Questo romanzo fa capire che dietro ad un conflitto, ma soprattutto dietro la pazzia dei terroristi, ci sono ragazzi, israeliani e palestinesi, che sono le prime vittime indifese. È possibile che in un paese democratico e multietnico debbano esserci ancora epiloghi di morte e paura? Perché non si riesce a vivere nella pace e nel rispetto reciproco? Finché esisteranno ancora persone che hanno il desiderio di “uccidere più ebrei possibili”, la pace non potrà mai esserci. Israele è un inno alla vita e la gioia degli abitanti si respira ogni giorno, ad ogni ora, in qualsiasi strada. Purtroppo, lo spettro della paura e del pericolo, insito nell’animo umano, convivranno insieme ancora per un po’. Almeno fino a quando non ci saranno più persone pronte a farsi esplodere o a investire con la macchina i passanti.

Dice bene Jonathan Kashanian nel commento finale: “Quello che emerge in “La vita graffiata” è un ritratto sconcertante degli adolescenti che vivono in Medio Oriente: da chi ascolta la musica reggae di Bob Marley a chi sogna con Saranno Famosi e Mary Poppins, a chi ancora condivide con Harry Potter una cicatrice sulla fronte; giovani obbligati a crescere velocemente e a ragionare come adulti, privati del loro diritto alla frivolezza; giovani che si abituano in fretta al male, che amano odiare, ma che sanno anche perdonare.”

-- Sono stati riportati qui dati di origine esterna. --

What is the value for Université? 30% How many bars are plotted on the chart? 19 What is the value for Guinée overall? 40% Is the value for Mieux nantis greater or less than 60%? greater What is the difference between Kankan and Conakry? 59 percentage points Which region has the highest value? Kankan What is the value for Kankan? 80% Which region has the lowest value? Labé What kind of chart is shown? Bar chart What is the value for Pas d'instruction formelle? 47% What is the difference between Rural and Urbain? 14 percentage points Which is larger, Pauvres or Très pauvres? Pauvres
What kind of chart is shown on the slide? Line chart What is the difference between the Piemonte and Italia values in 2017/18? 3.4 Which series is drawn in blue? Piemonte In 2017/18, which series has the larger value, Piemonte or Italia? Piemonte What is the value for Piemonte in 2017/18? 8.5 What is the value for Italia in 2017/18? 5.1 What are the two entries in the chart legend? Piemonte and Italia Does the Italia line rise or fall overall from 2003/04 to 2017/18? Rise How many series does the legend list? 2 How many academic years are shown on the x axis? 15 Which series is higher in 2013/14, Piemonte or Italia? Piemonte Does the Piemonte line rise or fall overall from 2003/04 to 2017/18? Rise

Ella, fino alla fine del romanzo, ha il desiderio di capire perché Nadira sia arrivata ad una decisione del genere: metter fine brutalmente alla sua vita. Vuole mettersi nei suoi panni e, magari, provare a fermarla invano. Imparerà a sue spese che forse è necessario accettare che non è possibile comprendere tutto. Solo così il suo cuore spezzato potrà iniziare a vivere nuovamente.